I'm lucky to have come across this collection of 25 tightly constructed, sparingly written short stories, of exile, displacement, and strange inner worlds from the Sheffield based author, Jo Cannon. The stories, most written in a an intimate first person whisper, deal with the psychological iceberg floating invisibly beneath the surface. The protagonists, whether they are the offspring of a terror bomber, or a spouse unwilling to allow treatment for his sick wife, are attempting to make sense of a world in which they feel marginal, uncomprehending and powerless.
it's a world where more is a expressed through silences and the apparently insignificant gestures of the title story than in spoken sentences, where the seemingly abnormal becomes normal. A social worker in the highly amusing 'Evo Stick and the Bigamist' ( technically a trigamist she points out ) reflects that she 'wrote case studies about dysfunctional families that seemed normal to me' In the African bush, a young woman who 'walked from the village and her father's anger' for the love of a truck driver returns seven years later sick and emaciated to sleep in her younger sister's arms. 'I haven't mentioned the truck driver' she says as an act of silent kindness. I'm sure many of us spend more time in this sort of shadow world than we like to think, which is why we can relate to this collection.

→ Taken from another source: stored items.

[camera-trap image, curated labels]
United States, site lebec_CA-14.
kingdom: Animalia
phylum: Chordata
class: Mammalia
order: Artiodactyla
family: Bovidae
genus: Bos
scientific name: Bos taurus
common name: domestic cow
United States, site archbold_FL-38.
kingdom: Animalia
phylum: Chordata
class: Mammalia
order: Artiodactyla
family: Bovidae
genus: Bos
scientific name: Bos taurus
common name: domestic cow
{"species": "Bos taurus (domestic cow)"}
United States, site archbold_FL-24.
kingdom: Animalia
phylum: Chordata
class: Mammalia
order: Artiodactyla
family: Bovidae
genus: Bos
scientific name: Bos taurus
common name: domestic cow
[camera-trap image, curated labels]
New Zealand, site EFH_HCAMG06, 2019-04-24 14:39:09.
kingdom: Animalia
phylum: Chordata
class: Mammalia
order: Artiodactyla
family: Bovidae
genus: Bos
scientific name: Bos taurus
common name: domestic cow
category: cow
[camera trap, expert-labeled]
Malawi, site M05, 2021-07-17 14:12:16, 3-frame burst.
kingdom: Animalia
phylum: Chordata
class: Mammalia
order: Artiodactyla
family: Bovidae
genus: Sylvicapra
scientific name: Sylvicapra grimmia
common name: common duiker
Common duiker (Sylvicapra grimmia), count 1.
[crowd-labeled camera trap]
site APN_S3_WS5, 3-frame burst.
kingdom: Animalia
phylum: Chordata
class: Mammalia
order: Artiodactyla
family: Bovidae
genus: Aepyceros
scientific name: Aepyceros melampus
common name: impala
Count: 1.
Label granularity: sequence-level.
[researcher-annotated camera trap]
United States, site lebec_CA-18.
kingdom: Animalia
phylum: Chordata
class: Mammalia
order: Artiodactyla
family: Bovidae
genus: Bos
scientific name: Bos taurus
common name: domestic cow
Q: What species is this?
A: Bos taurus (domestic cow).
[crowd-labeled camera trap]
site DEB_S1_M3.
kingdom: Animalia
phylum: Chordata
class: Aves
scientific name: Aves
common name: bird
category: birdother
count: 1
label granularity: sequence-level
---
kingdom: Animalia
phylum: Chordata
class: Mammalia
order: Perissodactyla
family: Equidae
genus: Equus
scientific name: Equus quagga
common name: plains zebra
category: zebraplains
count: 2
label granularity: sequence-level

Some sorties verge on the surreal, but have the same kind of eerie connection to reality, such as the woman who spends her life in a traffic jam, or wheter ' I get muddled about whether things are real or whether I just thought of them'. We've all had days like that. There are also some beautifully crafted parses and descriptions- ' a daddy longlegs danced, seventies style', and a multitude of others.
These bite size stories, a kind of love child of Alan Bennet and Lesley Glaister, are perfect commuter material and deserve a wide readership.